This placebo consists on neutral guided imagery focused on themes of the patient's daily life before having DFU. Each session has a theme associated with the patient's life - family, work, friends and leisure. Initially, the patient is asked to think about an event related to the theme of the session of his/her choice, be it positive or negative, which occurred before patient has the current DFU. Then, questions are asked which allow a more detailed reconstruction of the event and the patient is asked to imagine according only to the instructions given. When the whole episode is remembered, the patient is asked to tell what he or she imagined/remembered in each of the questions given.
Clínica do Pé Diabético, Centro Hospitalar do Tâmega e Sousa
Penafiel, Portugal
Centro Hospitalar Universitário do Porto
Porto, Portugal
Rate of eligibility
This rate will result from the proportion between the number of eligible patients and the total number of observed patients, in percentage.
Time frame: Baseline (T0)
Rate of recruitment
This rate will result from the proportion between the number of patients who accepted to participate and the number of eligible patients, in percentage.
Time frame: Baseline (T0)
Rate of refusal
This rate will result from the proportion between the number of patients who rejected to participate in the study and the number of patients invited to participate, in percentage.
Time frame: Baseline (T0)
Rate of adherence to the study protocol
This rate will result from the proportion between the number of patients who performed the assessments/intervention sessions and the number of patients who completed the baseline assessment (T0), in percentage.

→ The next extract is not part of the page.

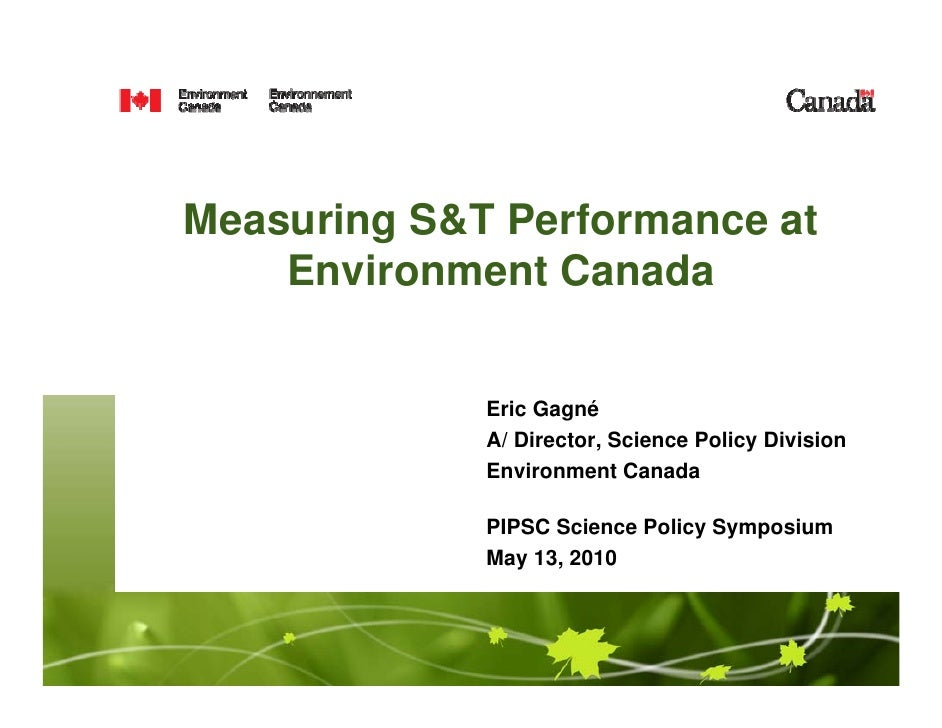 Measuring S&T Performance at Environment Canada  Eric Gagné A/ Director, Science Policy Division Environment Canada PIPSC ...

Time frame: Through study completion, an average of 6 months
Rate of participation in follow-up
This rate will result from the proportion between the number of patients who participated in follow-up assessment and the number of patients who completed the baseline assessment (T0), presented in percentage.
Time frame: Through study completion, an average of 6 months
Rate of dropout
This rate will result from the proportion between the number of patients who dropout the study and the number of patients who completed the baseline assessment (T0), presented in percentage.
Time frame: Through study completion, an average of 6 months
Patient satisfaction with the relaxation intervention
The degree of patients´ satisfaction with the relaxation intervention will be assessed through questions developed for this purpose, including the degree of general satisfaction with the sessions; the impact on stress, anxiety and depression, and wound healing after the four sessions; the degree of usefulness for patients with DFU; the desire to participate in future sessions; and the recommendation of the sessions to other patients with DFU. All the questions will be assessed on a Likert scale from 1 (very unsatisfied/ none/ totally disagree) to 5 (very satisfied/ extreme/ totally agree).
Time frame: End of intervention/ 2 months later at post-test (T1)
Degree of DFU healing
The degree of DFU healing will be assessed with the Portuguese version of "Resultados esperados de la valoración y evolución de la cicatrización de las heridas crónicas" Scale \[Expected results of the evaluation and evolution of the healing of chronic wounds Scale - RESVECH 2.0\] (Marques, 2015). The scores range from 0 to 35, where zero indicates complete healing.
Time frame: Changes from baseline (T0) to the end of intervention/ 2 months later at post-test (T1), and after a six month follow-up (T2)
Impact of DFU on patients' Quality of Life
The Diabetic Foot Ulcer Scale-Short Form (DFS-SF; Bann, Fehnel, \& Gagnon, 2003; Research version by Pereira \& Ferreira, 2018) will be used to assess patients´ DFU-related Quality of Life. Raw scores are transformed into a scale from 0 to 100. Higher results correspond to better DFU-related quality of life.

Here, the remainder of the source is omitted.